» **Requirement**:
Can you retype all of the material below, line for line, with no changes?

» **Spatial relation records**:
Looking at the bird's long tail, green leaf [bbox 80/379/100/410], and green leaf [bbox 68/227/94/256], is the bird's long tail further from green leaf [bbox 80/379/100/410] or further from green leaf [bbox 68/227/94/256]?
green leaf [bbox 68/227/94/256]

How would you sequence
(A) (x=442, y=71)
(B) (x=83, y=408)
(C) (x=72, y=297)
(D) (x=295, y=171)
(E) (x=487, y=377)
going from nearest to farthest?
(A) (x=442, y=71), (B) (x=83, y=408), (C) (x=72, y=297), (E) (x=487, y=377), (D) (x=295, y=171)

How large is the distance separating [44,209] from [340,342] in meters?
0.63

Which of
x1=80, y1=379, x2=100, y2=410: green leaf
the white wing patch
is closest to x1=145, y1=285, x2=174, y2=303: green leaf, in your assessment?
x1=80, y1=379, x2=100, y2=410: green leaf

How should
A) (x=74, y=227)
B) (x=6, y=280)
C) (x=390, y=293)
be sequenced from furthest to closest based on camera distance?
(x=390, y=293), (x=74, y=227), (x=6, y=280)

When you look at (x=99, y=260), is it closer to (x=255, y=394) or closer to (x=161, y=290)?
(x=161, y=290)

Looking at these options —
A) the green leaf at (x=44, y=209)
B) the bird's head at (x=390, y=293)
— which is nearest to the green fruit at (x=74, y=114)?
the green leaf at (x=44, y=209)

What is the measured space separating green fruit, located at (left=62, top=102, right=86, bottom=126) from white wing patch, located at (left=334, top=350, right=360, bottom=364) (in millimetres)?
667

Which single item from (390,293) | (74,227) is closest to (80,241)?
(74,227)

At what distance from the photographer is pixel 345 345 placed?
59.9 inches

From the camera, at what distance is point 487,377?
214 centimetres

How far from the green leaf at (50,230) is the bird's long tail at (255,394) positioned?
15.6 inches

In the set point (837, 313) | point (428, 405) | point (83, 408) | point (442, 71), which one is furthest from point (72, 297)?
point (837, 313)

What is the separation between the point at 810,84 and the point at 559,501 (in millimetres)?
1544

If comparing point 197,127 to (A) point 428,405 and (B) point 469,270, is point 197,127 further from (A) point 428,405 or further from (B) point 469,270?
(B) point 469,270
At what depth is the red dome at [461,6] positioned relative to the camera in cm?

» **Solution to this problem**:
Looking at the bird's long tail, green leaf [bbox 80/379/100/410], and green leaf [bbox 68/227/94/256], is the bird's long tail further from green leaf [bbox 80/379/100/410] or further from green leaf [bbox 68/227/94/256]?
green leaf [bbox 68/227/94/256]

How would you sequence
(A) (x=442, y=71)
(B) (x=83, y=408)
(C) (x=72, y=297)
(D) (x=295, y=171)
(E) (x=487, y=377)
going from nearest to farthest?
(A) (x=442, y=71), (B) (x=83, y=408), (C) (x=72, y=297), (E) (x=487, y=377), (D) (x=295, y=171)

How large is the distance separating [44,209] from [340,342] in meters?
0.63

Which of
x1=80, y1=379, x2=100, y2=410: green leaf
the white wing patch
is closest to x1=145, y1=285, x2=174, y2=303: green leaf, in your assessment?
x1=80, y1=379, x2=100, y2=410: green leaf

How should
A) (x=74, y=227)
B) (x=6, y=280)
C) (x=390, y=293)
be sequenced from furthest to closest based on camera distance?
(x=390, y=293), (x=74, y=227), (x=6, y=280)

When you look at (x=99, y=260), is it closer to (x=255, y=394) or closer to (x=161, y=290)?
(x=161, y=290)

Looking at these options —
A) the green leaf at (x=44, y=209)
B) the bird's head at (x=390, y=293)
— which is nearest to the green fruit at (x=74, y=114)?
the green leaf at (x=44, y=209)

What is the measured space separating green fruit, located at (left=62, top=102, right=86, bottom=126) from white wing patch, located at (left=334, top=350, right=360, bottom=364) (in millimetres)?
667

Which single item from (390,293) | (74,227) is closest to (80,241)?
(74,227)

At what distance from the photographer is pixel 345 345 placed?
59.9 inches

From the camera, at what distance is point 487,377?
214 centimetres

How far from the green leaf at (50,230) is the bird's long tail at (255,394) positioned?
15.6 inches

In the set point (837, 313) | point (428, 405) | point (83, 408) | point (442, 71), which one is furthest from point (72, 297)?
point (837, 313)

What is the separation between the point at 810,84 and the point at 559,501 (in millimetres)?
1544

If comparing point 197,127 to (A) point 428,405 and (B) point 469,270, is point 197,127 further from (A) point 428,405 or further from (B) point 469,270?
(B) point 469,270
At what depth is the red dome at [461,6] positioned relative to the camera in cm?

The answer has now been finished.